Publications

1991

Shoelson, Boni-Schnetzler, Pilch, and Kahn. 1991. “Autophosphorylation Within Insulin Receptor Beta-Subunits Can Occur As an Intramolecular Process”. Biochemistry 30 (31): 7740-6.
The insulin receptor is a complex membrane-spanning glycoprotein composed of two alpha-subunits and two beta-subunits connected to form an alpha 2 beta 2 holoreceptor. Insulin binding to the extracellular alpha-subunits activates intracellular beta-subunit autophosphorylation and substrate kinase activity. The current study was designed to differentiate mechanisms of transmembrane signaling by the insulin receptor, specifically whether individual beta-subunits undergo cis- or trans-phosphorylation. We compared relative kinase activities of trypsin-truncated receptors, alpha beta-half receptors, and alpha 2 beta 2 holoreceptors under conditions that allowed us to differentiate intermolecular and intramolecular events. Compared to the insulin-stimulated holoreceptors, the trypsin-truncated receptor undergoes autophosphorylation at similar tyrosine residues and catalyzes substrate phosphorylation in the absence of insulin at a comparable rate. The truncated receptor sediments on a sucrose gradient at a position consistent with a structure comprising a single beta-subunit attached to a fragment of the alpha-subunit and undergoes autophosphorylation in this form in the absence of insulin. Autophosphorylation of the truncated insulin receptor is independent of receptor concentration, and immobilization of the truncated receptor on a matrix composed of an anti-receptor antibody bound to protein A-Sepharose diminishes neither autophosphorylation nor receptor-catalyzed substrate phosphorylation. Therefore, true intramolecular (cis) phosphorylations, which occur within individual beta-subunits derived from trypsin-truncated receptors, lead to kinase activation. However, insulin-stimulated autophosphorylation of insulin receptor alpha beta heterodimers is concentration-dependent, and both autophosphorylation and kinase activity are markedly reduced following immobilization.(ABSTRACT TRUNCATED AT 250 WORDS)

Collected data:

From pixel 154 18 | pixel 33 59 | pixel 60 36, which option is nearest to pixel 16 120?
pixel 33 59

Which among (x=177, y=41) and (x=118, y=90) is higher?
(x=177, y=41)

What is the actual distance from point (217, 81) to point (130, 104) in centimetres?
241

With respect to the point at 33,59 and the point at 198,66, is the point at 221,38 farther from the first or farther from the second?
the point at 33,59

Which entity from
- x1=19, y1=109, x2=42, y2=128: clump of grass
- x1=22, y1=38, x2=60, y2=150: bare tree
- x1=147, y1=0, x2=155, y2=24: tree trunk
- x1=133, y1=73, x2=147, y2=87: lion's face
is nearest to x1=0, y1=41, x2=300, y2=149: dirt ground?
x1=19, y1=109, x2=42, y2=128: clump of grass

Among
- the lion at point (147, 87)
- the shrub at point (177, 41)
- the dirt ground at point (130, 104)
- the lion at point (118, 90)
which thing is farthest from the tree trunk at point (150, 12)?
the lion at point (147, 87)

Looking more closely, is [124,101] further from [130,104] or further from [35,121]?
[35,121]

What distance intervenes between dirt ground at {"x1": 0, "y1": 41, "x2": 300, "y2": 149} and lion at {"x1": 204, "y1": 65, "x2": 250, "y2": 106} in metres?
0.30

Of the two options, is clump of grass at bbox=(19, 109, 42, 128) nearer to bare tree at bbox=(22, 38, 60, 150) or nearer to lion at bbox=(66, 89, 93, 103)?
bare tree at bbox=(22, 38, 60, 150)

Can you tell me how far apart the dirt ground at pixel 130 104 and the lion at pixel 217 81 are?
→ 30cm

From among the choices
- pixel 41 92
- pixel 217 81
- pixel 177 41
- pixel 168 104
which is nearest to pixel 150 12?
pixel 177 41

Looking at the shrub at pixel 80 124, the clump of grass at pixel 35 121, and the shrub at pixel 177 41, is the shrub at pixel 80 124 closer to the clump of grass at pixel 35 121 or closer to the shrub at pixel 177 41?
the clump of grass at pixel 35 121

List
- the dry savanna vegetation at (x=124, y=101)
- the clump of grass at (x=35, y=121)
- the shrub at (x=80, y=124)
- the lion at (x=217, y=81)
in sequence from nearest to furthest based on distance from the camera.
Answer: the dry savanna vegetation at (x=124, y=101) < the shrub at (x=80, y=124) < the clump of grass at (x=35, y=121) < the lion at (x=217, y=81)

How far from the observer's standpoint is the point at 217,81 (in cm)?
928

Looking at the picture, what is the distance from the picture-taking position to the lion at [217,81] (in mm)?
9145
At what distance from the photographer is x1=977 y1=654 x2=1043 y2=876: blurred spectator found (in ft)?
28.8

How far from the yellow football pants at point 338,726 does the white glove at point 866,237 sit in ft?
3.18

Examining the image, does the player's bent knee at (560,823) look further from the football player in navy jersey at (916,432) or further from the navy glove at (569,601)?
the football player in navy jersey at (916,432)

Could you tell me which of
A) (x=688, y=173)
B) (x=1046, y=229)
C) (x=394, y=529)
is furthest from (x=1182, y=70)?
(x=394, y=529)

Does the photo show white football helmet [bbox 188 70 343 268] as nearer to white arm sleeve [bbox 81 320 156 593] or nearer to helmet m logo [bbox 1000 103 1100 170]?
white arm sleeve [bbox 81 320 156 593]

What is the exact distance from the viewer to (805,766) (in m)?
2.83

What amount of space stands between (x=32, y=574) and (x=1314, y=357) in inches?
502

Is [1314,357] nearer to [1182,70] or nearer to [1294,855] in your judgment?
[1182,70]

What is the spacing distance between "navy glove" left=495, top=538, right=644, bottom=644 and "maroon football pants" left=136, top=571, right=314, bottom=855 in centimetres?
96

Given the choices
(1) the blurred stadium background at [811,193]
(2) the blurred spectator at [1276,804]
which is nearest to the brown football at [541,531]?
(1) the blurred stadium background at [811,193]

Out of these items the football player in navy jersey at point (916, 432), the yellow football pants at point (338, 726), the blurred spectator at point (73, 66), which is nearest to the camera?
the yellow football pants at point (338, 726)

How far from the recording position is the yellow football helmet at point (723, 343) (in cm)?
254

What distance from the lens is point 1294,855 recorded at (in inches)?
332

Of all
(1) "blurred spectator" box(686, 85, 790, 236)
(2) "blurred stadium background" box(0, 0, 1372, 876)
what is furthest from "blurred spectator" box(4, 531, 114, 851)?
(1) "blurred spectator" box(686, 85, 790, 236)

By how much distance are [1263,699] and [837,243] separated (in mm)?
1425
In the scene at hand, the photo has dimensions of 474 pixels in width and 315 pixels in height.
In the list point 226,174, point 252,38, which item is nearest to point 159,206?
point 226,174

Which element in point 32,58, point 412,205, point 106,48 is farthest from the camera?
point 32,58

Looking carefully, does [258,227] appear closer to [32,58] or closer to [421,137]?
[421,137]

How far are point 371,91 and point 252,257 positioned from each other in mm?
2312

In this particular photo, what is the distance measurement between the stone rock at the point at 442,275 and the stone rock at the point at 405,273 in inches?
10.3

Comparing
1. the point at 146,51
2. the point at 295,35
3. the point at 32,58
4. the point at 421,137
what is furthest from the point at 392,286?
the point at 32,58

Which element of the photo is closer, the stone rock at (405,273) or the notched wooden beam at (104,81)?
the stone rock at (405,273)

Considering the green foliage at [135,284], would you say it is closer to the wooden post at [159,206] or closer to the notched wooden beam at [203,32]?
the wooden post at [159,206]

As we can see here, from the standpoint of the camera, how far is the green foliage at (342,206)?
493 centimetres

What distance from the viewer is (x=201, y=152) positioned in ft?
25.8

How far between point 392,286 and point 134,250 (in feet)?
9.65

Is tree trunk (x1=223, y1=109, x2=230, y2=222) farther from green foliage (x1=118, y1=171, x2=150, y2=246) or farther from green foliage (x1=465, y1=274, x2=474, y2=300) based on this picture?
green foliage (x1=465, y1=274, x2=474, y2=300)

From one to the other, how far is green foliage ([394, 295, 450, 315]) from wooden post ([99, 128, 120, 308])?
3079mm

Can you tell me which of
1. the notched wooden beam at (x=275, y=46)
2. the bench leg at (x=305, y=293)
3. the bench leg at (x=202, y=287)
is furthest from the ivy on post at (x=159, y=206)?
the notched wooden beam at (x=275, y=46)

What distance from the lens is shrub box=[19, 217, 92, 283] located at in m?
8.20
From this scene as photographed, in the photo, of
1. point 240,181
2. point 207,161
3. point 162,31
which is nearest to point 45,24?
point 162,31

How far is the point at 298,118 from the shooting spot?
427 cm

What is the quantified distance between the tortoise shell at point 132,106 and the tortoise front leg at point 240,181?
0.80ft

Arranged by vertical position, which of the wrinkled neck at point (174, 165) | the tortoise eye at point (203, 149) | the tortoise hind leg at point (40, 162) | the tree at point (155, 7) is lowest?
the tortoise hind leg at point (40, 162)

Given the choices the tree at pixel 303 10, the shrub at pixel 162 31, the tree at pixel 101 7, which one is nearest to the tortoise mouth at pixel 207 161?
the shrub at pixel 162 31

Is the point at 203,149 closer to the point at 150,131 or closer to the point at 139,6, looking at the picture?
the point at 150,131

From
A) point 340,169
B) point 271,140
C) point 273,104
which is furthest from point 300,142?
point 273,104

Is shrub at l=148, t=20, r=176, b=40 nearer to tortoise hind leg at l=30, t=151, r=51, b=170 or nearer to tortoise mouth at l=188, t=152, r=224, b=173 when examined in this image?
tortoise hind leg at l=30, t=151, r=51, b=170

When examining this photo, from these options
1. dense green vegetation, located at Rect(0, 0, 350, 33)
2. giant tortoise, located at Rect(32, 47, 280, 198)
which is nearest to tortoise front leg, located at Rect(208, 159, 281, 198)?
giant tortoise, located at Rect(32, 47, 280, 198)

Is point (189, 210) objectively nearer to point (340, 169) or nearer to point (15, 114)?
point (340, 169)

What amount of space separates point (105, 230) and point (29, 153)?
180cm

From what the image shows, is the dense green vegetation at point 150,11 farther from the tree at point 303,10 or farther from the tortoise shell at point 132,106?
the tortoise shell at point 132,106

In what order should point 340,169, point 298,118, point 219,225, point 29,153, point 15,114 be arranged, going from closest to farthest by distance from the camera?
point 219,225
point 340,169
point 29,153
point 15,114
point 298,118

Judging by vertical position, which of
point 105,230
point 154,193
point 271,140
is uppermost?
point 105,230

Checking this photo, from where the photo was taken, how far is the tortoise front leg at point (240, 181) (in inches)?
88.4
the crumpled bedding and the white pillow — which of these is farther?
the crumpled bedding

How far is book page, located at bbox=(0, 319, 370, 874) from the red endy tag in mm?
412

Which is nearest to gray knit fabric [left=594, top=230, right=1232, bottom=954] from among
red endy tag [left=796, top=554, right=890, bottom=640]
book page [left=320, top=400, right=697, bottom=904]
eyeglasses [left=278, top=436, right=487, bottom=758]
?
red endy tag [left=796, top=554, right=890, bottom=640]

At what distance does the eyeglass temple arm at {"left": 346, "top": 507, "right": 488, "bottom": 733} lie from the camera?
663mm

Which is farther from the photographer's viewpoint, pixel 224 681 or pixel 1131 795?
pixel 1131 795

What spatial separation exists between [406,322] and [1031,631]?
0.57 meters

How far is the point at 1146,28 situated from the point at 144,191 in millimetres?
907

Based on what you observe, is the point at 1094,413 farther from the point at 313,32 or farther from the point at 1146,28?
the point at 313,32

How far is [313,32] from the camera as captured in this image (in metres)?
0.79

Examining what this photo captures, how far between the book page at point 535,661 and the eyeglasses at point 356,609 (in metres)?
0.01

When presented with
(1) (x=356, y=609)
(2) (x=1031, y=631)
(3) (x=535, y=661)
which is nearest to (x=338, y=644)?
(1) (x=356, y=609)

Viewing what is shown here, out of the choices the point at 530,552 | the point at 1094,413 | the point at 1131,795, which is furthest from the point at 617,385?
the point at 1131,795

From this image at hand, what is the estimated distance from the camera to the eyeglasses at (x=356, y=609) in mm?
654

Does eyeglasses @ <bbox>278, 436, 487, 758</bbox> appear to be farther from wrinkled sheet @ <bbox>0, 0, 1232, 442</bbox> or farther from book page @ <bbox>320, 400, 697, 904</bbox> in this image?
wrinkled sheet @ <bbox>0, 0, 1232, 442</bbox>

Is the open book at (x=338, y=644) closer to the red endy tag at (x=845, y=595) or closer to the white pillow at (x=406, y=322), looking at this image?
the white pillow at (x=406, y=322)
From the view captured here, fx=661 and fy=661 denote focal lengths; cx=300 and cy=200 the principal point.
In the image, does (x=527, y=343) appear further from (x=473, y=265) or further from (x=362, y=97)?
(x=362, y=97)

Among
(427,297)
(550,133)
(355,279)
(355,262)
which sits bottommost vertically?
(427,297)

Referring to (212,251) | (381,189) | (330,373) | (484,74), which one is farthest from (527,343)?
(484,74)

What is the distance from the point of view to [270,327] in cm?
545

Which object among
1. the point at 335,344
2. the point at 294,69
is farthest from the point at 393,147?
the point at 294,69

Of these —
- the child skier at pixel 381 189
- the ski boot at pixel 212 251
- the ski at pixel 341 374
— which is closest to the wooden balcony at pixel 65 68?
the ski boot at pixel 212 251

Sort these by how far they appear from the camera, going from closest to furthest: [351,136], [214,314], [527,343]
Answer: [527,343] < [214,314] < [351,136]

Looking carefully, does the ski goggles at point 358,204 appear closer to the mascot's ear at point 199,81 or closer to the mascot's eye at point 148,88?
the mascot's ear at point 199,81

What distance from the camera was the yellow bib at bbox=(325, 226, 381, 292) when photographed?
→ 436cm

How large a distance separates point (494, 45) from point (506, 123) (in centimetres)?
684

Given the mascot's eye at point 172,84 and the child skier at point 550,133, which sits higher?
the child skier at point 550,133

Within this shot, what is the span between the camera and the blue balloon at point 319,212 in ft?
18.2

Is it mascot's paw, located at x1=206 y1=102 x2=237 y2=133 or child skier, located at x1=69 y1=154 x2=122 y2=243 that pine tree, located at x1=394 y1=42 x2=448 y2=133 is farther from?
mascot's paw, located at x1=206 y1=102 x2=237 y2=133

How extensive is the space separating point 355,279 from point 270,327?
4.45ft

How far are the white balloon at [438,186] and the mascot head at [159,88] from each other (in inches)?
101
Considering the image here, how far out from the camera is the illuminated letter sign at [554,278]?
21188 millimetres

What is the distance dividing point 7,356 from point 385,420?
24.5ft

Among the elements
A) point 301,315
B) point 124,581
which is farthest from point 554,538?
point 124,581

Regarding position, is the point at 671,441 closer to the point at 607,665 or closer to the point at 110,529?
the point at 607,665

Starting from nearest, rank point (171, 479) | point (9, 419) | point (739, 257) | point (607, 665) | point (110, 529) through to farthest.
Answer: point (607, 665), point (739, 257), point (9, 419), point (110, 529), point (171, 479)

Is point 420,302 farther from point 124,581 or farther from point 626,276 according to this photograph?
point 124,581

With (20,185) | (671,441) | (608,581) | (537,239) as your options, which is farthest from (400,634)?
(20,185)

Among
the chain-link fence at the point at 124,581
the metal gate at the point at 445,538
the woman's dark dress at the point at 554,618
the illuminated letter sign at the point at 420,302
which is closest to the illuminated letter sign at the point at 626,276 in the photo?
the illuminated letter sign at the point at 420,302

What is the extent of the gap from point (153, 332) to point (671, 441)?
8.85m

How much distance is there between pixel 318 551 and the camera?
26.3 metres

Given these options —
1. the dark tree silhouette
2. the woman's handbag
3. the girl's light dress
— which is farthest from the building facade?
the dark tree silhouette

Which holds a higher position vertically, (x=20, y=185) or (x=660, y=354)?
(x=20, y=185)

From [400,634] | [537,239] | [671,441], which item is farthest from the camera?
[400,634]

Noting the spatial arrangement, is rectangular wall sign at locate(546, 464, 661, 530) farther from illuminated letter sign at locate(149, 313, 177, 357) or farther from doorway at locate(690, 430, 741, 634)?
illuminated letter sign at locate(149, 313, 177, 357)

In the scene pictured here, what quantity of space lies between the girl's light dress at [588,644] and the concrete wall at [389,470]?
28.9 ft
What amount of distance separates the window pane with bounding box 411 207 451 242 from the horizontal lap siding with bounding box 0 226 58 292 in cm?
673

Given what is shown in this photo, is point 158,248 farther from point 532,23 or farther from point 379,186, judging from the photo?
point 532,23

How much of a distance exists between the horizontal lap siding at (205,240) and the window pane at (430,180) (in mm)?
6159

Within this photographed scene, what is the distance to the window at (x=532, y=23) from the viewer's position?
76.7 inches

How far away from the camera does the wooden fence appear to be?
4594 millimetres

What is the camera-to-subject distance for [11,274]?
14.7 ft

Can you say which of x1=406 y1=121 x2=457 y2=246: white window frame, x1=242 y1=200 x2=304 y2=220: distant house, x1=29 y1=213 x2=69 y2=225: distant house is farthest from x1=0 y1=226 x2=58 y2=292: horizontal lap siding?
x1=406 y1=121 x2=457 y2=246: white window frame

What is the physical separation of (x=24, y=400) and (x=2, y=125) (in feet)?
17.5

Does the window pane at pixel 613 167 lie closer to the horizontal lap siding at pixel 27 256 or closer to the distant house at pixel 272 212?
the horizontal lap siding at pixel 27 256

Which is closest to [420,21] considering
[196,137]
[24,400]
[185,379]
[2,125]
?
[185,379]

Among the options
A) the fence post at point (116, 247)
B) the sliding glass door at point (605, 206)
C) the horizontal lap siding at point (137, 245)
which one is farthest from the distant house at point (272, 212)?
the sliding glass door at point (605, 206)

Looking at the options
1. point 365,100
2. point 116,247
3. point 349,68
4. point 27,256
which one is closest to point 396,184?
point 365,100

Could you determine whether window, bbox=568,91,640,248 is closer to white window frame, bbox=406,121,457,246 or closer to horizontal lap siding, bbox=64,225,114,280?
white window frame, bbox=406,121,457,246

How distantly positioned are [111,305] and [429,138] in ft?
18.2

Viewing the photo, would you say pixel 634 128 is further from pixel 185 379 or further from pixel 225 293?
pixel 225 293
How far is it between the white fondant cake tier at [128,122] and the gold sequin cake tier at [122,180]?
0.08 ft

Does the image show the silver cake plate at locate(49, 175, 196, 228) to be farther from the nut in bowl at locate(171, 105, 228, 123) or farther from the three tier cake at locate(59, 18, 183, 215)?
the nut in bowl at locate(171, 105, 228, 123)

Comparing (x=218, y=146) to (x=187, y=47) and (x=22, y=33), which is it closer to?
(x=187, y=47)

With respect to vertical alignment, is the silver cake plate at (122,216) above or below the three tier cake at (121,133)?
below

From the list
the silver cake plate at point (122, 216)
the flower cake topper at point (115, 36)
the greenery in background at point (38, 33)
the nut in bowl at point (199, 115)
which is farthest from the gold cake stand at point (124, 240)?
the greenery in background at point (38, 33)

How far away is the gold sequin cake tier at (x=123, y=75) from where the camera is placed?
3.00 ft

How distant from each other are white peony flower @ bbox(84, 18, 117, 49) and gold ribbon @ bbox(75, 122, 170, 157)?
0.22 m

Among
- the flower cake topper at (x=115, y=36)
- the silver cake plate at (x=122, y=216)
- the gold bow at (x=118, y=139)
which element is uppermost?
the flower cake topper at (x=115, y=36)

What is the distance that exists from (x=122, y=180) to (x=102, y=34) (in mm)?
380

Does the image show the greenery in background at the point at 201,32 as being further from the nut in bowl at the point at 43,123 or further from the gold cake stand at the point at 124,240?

Task instructions:
(a) Print the part of the insulin receptor abstract that opens with the words containing "Publications" and closes with "30 (31): 7740-6.".
(b) State whether each statement agrees with the insulin receptor abstract. Answer yes or no for each, and quote the deciding words of the abstract. (i) The holoreceptor is made up of two alpha-subunits and two beta-subunits. (ii) Autophosphorylation of the truncated receptor depends on receptor concentration. (iii) The trypsin-truncated receptor catalyzes substrate phosphorylation only when insulin is present.
(c) Translate this sentence from the insulin receptor abstract into Spanish: "Insulin binding to the extracellular alpha-subunits activates intracellular beta-subunit autophosphorylation and substrate kinase activity."

Task answers:
(a)
Publications

1991

Shoelson, Boni-Schnetzler, Pilch, and Kahn. 1991. “Autophosphorylation Within Insulin Receptor Beta-Subunits Can Occur As an Intramolecular Process”. Biochemistry 30 (31): 7740-6.

(b)
(i) Yes: "composed of two alpha-subunits and two beta-subunits connected to form an alpha 2 beta 2 holoreceptor"
(ii) No: "Autophosphorylation of the truncated insulin receptor is independent of receptor concentration"
(iii) No: "catalyzes substrate phosphorylation in the absence of insulin at a comparable rate"

(c) La unión de la insulina a las subunidades alfa extracelulares activa la autofosforilación de la subunidad beta intracelular y la actividad cinasa sobre sustratos.